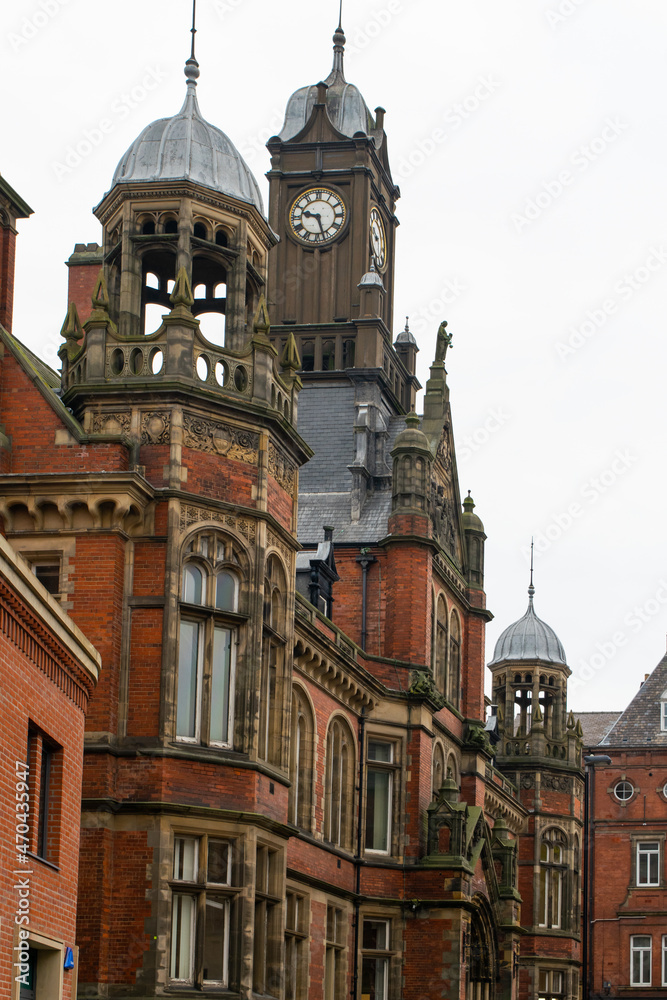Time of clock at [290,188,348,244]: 9:27
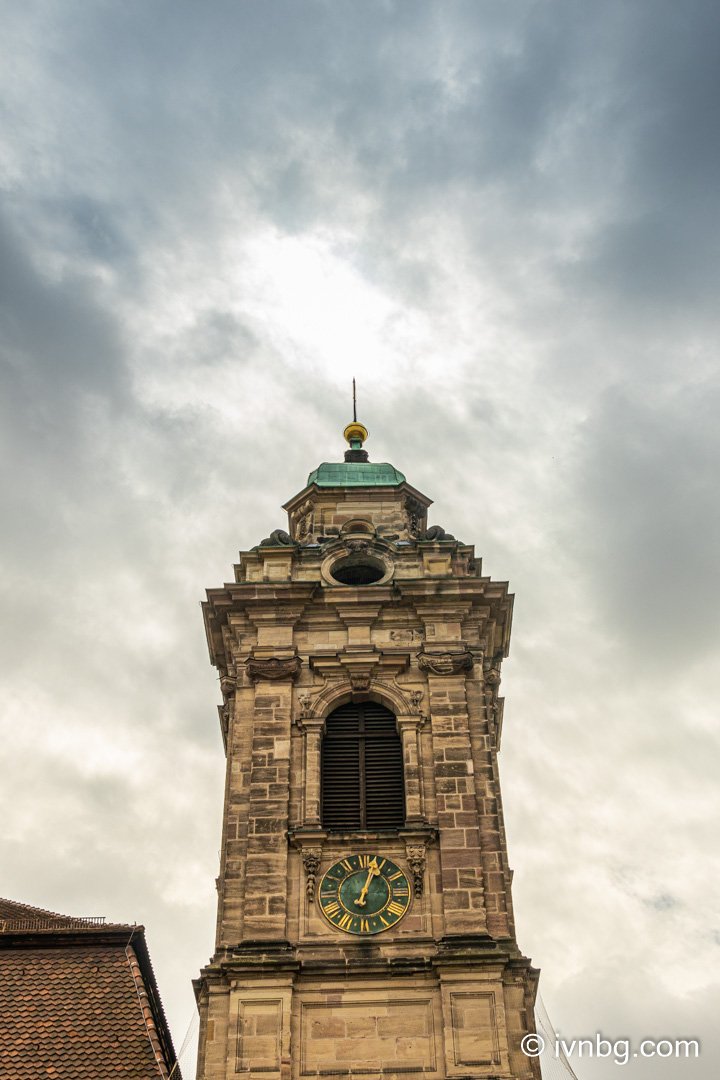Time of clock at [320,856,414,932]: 1:03
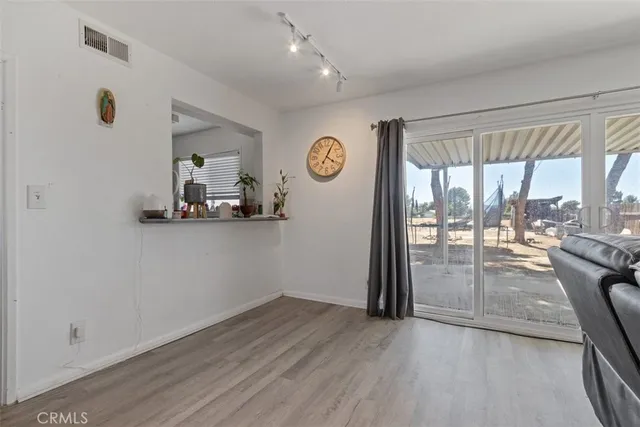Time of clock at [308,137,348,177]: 4:04
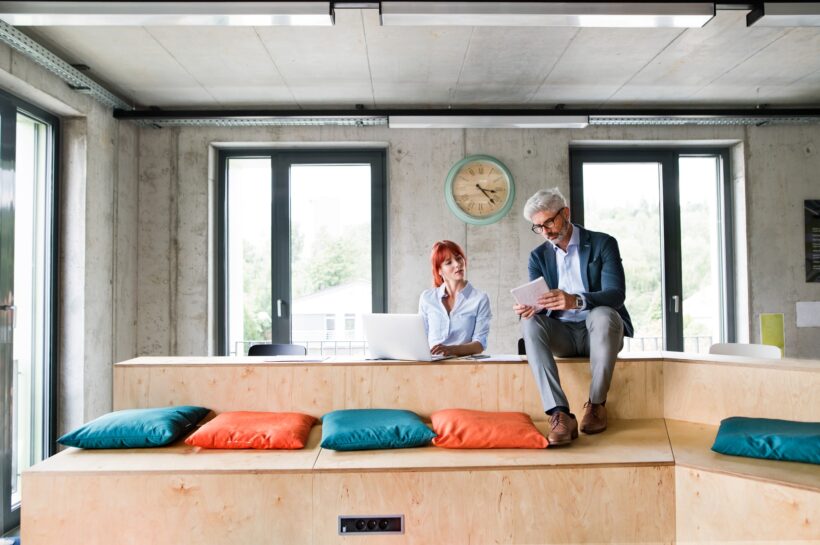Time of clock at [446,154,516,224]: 3:22
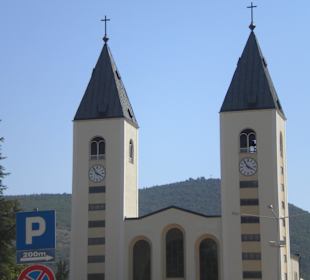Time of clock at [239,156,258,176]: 3:54
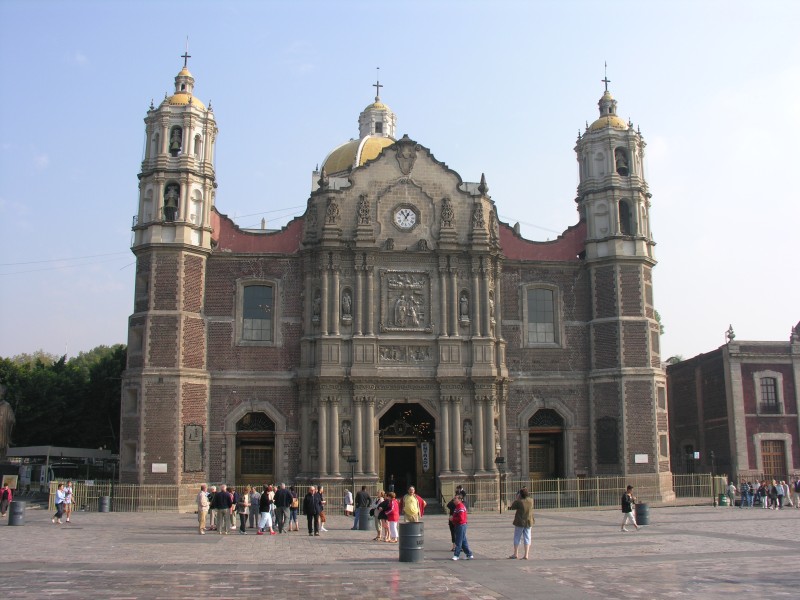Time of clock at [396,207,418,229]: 12:53
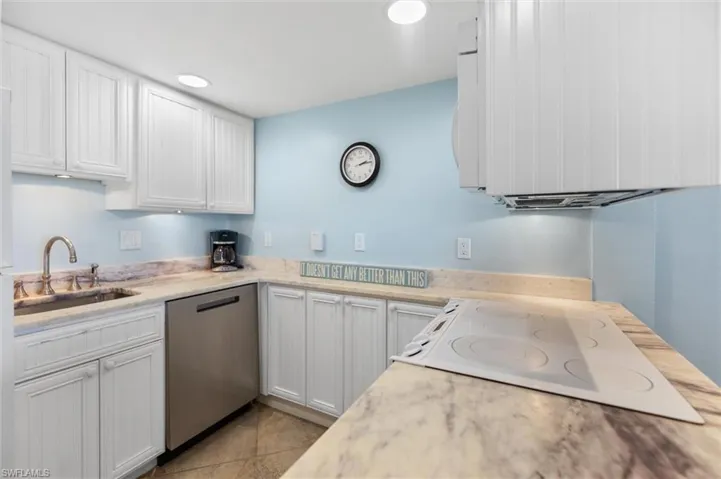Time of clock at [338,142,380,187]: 2:13
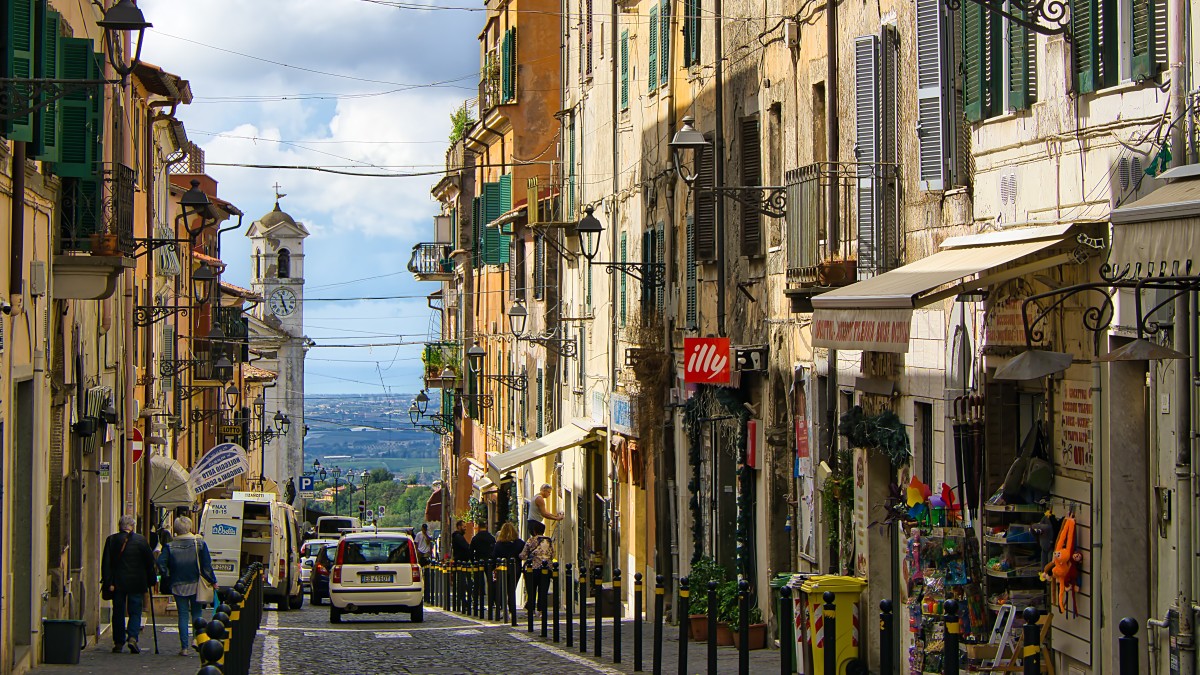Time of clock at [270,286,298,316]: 11:26
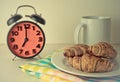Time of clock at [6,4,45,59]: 7:00
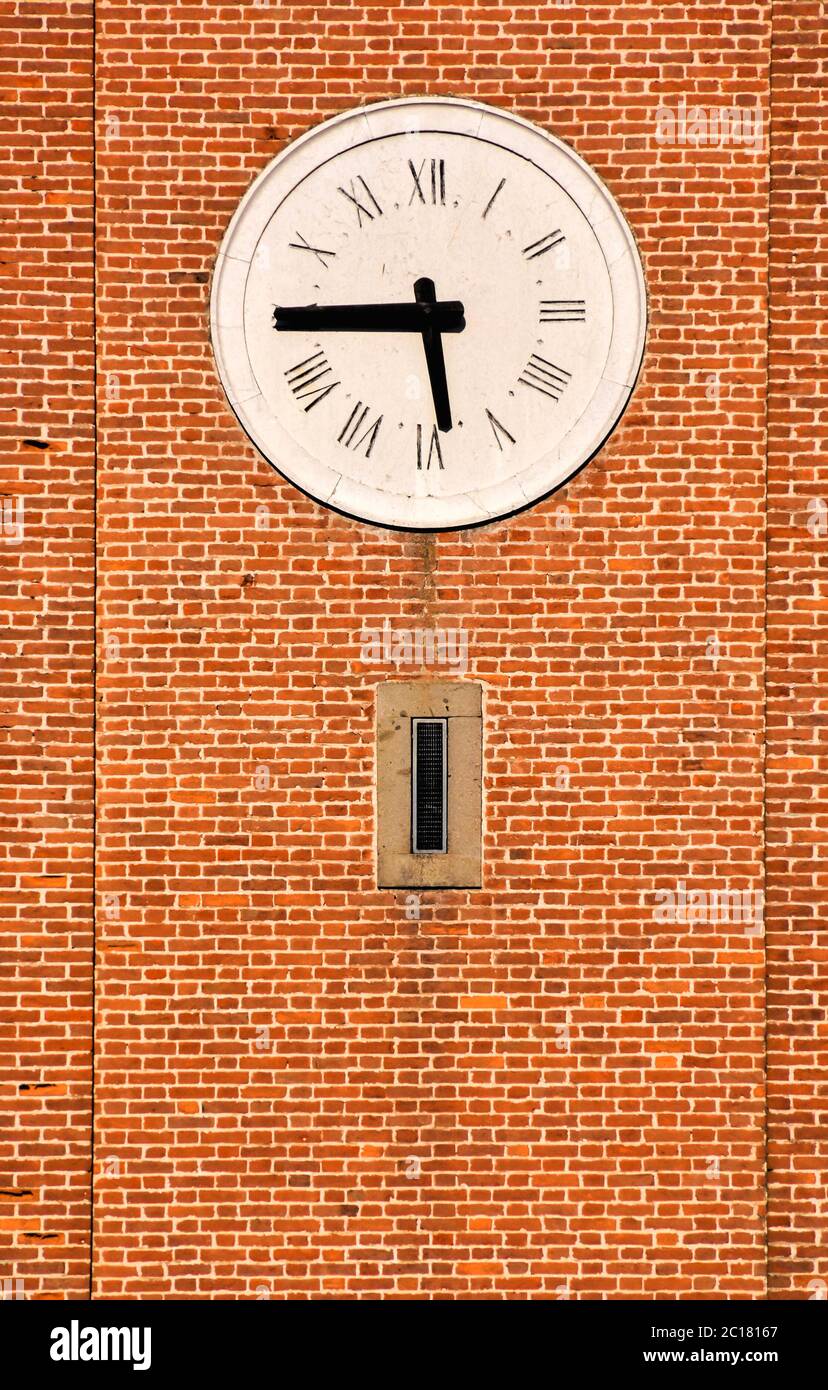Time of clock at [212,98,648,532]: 5:44
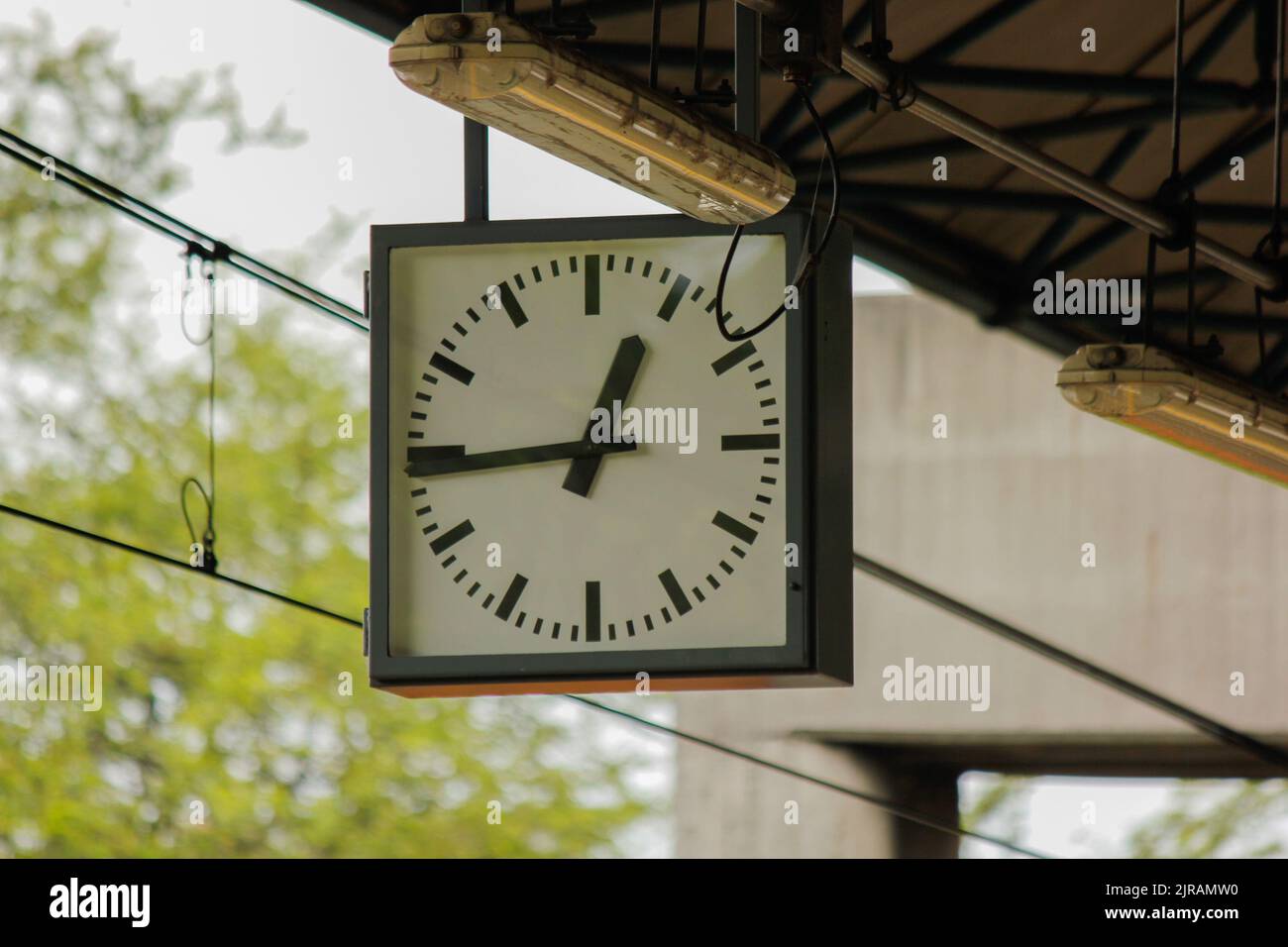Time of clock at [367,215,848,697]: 12:44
········
Copy every line of the records above character for character, leaving out the pictures.

EXERCISE ANSWER:
Time of clock at [290,188,348,244]: 9:27
Time of clock at [320,856,414,932]: 1:03
Time of clock at [308,137,348,177]: 4:04
Time of clock at [446,154,516,224]: 3:22
Time of clock at [239,156,258,176]: 3:54
Time of clock at [396,207,418,229]: 12:53
Time of clock at [338,142,380,187]: 2:13
Time of clock at [270,286,298,316]: 11:26
Time of clock at [6,4,45,59]: 7:00
Time of clock at [212,98,648,532]: 5:44
Time of clock at [367,215,848,697]: 12:44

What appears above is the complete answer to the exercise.